### Consigne
Remplacez « sedum plant » par « succulent plant » dans toutes les entrées ci-dessous, puis recopiez-les sans autre modification, en omettant les images.

### Données fournies
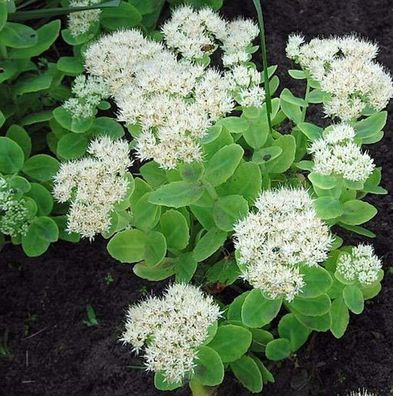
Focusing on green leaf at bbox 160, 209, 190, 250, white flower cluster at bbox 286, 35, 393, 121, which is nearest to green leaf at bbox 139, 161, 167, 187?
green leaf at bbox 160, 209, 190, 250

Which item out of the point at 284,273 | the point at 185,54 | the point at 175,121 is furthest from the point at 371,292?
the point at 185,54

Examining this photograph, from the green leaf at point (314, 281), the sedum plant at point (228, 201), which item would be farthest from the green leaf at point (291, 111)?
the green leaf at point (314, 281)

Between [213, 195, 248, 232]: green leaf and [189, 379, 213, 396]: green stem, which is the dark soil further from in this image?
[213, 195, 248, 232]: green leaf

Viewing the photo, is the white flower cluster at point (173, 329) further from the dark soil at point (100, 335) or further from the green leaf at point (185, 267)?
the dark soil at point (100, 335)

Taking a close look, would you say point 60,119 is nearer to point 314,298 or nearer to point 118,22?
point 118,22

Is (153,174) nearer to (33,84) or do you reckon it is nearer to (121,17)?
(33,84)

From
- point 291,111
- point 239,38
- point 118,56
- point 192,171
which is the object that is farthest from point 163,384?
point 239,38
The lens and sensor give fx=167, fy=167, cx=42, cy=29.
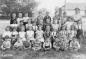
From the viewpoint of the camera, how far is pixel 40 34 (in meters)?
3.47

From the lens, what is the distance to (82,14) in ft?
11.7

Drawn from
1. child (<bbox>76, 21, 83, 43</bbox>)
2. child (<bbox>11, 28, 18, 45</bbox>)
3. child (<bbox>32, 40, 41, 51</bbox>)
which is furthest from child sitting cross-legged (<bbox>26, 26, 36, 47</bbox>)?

### Réponse attendue
Focusing on green leaf at bbox 160, 209, 190, 250, white flower cluster at bbox 286, 35, 393, 121, which is nearest to green leaf at bbox 139, 161, 167, 187?
green leaf at bbox 160, 209, 190, 250

Which item out of the point at 284,273 | the point at 185,54 | the point at 175,121 is furthest from the point at 371,292?
the point at 185,54

Examining this photograph, from the green leaf at point (314, 281), the succulent plant at point (228, 201), which item would be farthest from the green leaf at point (291, 111)?
the green leaf at point (314, 281)

Between [213, 195, 248, 232]: green leaf and [189, 379, 213, 396]: green stem, which is the dark soil further from in this image?
[213, 195, 248, 232]: green leaf

Viewing the photo, is the white flower cluster at point (173, 329) further from the dark soil at point (100, 335) or further from the green leaf at point (185, 267)?
the dark soil at point (100, 335)

Taking a close look, would you say point 60,119 is nearer to point 314,298 or nearer to point 118,22?
point 118,22

Is (153,174) nearer to (33,84) or do you reckon it is nearer to (121,17)?
(33,84)

From
- point 291,111
- point 239,38
- point 118,56
- point 192,171
which is the object that is farthest from point 163,384?
point 239,38
The lens and sensor give fx=167, fy=167, cx=42, cy=29.
From the viewpoint of the camera, how far is pixel 40 34 (in meters)?
3.47

From the lens, what is the distance to (82,14) in ft?
11.7

Drawn from
1. child (<bbox>76, 21, 83, 43</bbox>)
2. child (<bbox>11, 28, 18, 45</bbox>)
3. child (<bbox>32, 40, 41, 51</bbox>)
which is furthest from child sitting cross-legged (<bbox>26, 26, 36, 47</bbox>)?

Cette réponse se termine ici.